And it has to be said that it has caused a bit of a stir in the planning community. Now I accept that a bunch of North London intellectuals whining about a piece of work is not the worst thing that can happen to a campaign. But the debate is interesting nonetheless and it has led me to question whether every brand actually needs a purpose.

For those of you who are not familiar with the work, the ads are about Gold Blend’s new purpose and that is to help families to spend time together. The debate surrounds the question of why the brand has credibility in pursuing this purpose. The questioning is not of the quality of the ads is about the credibility of the strategy.

So is this just a case of a strategy that feels a little hollow or is it part of a wider issue? These days every brand seems to want a purpose regardless of whether it’s a good idea or not.

Now don’t get me wrong, I’m as big a fan of brand purpose as the next planner. I was an early advocate of this approach and a firm supporter of the early manifestations of brand purpose like Nike’s ‘just do it’, Dove’s ‘campaign for real beauty’ and Lurpak’s ‘good food deserves Lurpak’. Each of these is now very well established and very successful, indeed it’s weird to think that while the Lurpak campaign is now a decade old and the others are even older.

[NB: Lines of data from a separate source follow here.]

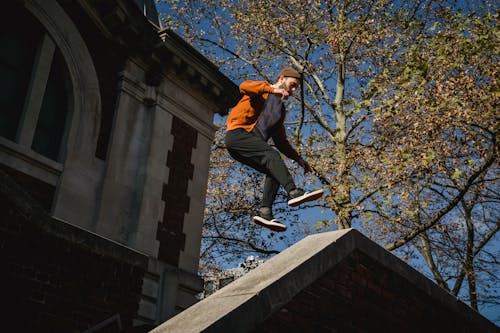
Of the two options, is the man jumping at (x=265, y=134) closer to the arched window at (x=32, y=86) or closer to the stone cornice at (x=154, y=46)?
the arched window at (x=32, y=86)

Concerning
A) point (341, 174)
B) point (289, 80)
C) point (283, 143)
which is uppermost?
point (341, 174)

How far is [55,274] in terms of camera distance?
582 cm

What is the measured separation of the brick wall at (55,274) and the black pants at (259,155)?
215cm

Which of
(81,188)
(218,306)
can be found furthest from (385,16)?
(218,306)

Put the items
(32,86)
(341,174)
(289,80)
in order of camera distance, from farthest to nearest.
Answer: (341,174), (32,86), (289,80)

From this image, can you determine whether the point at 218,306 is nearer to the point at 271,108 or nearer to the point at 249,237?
the point at 271,108

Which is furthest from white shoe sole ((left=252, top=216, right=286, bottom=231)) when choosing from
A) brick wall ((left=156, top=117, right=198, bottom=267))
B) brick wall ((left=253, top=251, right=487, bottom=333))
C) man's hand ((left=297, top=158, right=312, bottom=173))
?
brick wall ((left=156, top=117, right=198, bottom=267))

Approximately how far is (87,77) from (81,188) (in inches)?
84.3

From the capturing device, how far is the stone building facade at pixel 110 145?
6.55 m

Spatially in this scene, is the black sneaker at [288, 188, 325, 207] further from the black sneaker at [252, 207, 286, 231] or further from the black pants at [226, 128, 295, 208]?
→ the black sneaker at [252, 207, 286, 231]

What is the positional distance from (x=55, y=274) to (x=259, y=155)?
2666mm

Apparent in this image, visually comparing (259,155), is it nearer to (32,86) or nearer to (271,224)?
(271,224)

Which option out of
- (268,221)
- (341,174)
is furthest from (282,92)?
(341,174)

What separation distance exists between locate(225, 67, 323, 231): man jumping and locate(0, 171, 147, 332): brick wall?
208cm
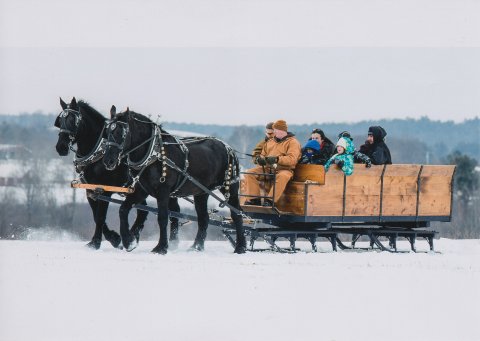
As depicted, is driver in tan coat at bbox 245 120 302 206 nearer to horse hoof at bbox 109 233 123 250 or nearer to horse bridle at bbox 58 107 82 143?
horse hoof at bbox 109 233 123 250

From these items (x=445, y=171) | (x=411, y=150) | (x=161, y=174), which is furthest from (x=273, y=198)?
(x=411, y=150)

Nike, Dove and Lurpak were trailblazers for a purpose led approach and in doing so fought against the orthodoxy of the day to deliver something powerful and fresh for their client and brand. But it is perhaps the rarity of the approach that made those campaigns so good. It took real talent and conviction to nurse these ideas out of their agencies and through the client organisation at a time when there were no TED talks by Simon Sinek to play to the CMO.

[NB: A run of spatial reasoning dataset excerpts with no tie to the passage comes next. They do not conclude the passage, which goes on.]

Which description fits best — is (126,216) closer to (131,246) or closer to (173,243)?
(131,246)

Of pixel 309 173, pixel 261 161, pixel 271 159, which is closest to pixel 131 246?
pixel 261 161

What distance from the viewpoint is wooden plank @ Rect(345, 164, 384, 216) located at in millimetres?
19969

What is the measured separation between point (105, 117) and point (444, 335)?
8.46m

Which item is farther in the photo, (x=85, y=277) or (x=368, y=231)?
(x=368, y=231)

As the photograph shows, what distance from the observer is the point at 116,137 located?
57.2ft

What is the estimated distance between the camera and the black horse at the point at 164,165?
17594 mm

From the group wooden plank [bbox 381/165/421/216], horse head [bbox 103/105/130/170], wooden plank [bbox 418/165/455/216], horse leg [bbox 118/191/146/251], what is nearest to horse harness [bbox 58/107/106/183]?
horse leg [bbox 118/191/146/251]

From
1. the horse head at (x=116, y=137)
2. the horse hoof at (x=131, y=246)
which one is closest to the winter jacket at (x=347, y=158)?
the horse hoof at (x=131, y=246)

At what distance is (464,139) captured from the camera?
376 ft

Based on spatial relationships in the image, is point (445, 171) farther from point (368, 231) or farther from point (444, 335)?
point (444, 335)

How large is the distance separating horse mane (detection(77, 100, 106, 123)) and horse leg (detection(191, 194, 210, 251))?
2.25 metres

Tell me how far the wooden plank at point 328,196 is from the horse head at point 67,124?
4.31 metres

In fact the idea that purpose is not simply one way of creating brand strategy, it is the only approach can be traced back to Mr Sinek and his concentric circles labeled what, how and why? Although I was first excited by the idea following the publication of the Cluetrain Manifesto in 1999 with its warning that ‘people are no longer interested in your positioning, they want to know your position’.

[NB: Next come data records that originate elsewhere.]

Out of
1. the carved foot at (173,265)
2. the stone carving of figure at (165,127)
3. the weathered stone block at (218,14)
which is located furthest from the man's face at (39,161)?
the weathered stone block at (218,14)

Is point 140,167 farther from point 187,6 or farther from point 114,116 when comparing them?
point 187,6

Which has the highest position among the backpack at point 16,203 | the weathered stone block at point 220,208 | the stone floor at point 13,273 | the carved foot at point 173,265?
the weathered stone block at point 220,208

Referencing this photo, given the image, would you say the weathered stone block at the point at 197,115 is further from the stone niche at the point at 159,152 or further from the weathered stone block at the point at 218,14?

The positive business and marketing environment now makes it easy-peasy to sell a purpose led approach to the client and through the client organisation because the trail blazers blazed the trail and now it’s supremely easy to follow. And so everybody does, regardless of whether it’s a remotely good idea or not.

It’s very clear that people sometimes do look to brands to help make their lives a little better beyond the functionality and values of the brand. But sometimes they just want a great cup of coffee or a decent beer.

Indeed while some of the great purpose trailblazers were FMCG brands I suspect that it is primarily organisations and service brands that not only deserve but need a sense of purpose. So let’s say purpose is pretty damn essential for service brands and FMCG brand owners but let’s be a little more cautious outside this group. And remember there are many other fantastic strategies beyond the purpose approach for you to get stuck into.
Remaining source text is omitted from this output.